The news on flight 370 seems to be turning more and more speculative and strange, including conflicting interpretations of data.  Is there anyone here who can give a reliable summary of what is known and what can be reasonably inferred?
======
shutupalready
A really good technical summary can found found here:

[http://www.airliners.net/aviation-
forums/general_aviation/re...](http://www.airliners.net/aviation-
forums/general_aviation/read.main/6024376/)

I'll quote just a few lines of the summary here in case they move the location
of the thread, and you need to search for it:

    
    
      **** SUMMARY PROVIDED BY MEMBER: rcair1
      (Post 77 from thread 23) ****
    
      First - synopsis
      - The ship took off normally and headed on course to Beijing
    
      - The last ACARS transmission was about 01:07 local.
      This does not mean ACARS was shut off - just that
      was the last transmission of ACARS data (See ACARS below)
    
      - The last comms were a normal hand-off from Malaysia
      to Vietnam control at about 1:30 local
    
      - It was a normal 'good night' on the Malaysian side,
      but Vietnam was not contacted.
    
      [rest of summary deleted]

------
lutusp
This is just speculation, but given the absence of sightings or new leads, and
with the information at hand, it will probably turn out that the pilot, the
copilot, or another person having access to the flight deck and with a lot of
knowledge of aircraft, took over the aircraft and ordered it to be flown to a
point far SW of the last detected position, then crashed it into the ocean.

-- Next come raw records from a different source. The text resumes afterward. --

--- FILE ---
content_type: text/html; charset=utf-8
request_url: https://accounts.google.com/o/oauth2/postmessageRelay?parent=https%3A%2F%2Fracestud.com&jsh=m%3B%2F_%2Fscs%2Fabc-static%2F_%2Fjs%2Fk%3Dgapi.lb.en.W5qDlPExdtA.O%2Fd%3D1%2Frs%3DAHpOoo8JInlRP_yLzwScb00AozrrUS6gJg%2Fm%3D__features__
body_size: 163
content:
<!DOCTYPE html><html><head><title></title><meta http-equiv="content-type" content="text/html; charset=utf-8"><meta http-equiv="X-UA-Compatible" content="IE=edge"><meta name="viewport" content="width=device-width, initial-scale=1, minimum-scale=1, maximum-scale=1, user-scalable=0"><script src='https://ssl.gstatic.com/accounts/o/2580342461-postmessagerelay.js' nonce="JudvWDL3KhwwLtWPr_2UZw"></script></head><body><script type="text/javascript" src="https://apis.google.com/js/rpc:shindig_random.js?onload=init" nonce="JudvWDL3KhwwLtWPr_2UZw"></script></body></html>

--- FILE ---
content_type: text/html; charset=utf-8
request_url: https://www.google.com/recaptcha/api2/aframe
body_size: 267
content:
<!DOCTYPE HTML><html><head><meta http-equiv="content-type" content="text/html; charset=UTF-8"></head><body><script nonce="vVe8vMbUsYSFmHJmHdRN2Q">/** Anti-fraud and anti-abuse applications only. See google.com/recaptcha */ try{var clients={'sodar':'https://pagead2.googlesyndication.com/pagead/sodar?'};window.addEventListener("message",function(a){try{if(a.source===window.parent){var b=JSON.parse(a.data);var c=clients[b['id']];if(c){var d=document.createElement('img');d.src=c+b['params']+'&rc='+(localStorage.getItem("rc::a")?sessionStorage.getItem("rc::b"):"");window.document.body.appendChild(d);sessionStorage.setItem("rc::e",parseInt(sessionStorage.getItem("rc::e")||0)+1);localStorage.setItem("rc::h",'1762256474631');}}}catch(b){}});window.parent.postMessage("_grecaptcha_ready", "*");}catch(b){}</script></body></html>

The possibility exists that we will never find the plane, because of the great
number of possible crash sites and the absence of radar or other kinds of
coverage in the South Indian Ocean region.

If the plane were flown to a land location and landed, it's very likely that
someone would have revealed its whereabouts by now. A plane that size can't
remain a secret for very long. This is why I think it was ditched in the
water, and that implies that the plane and its passengers are lost.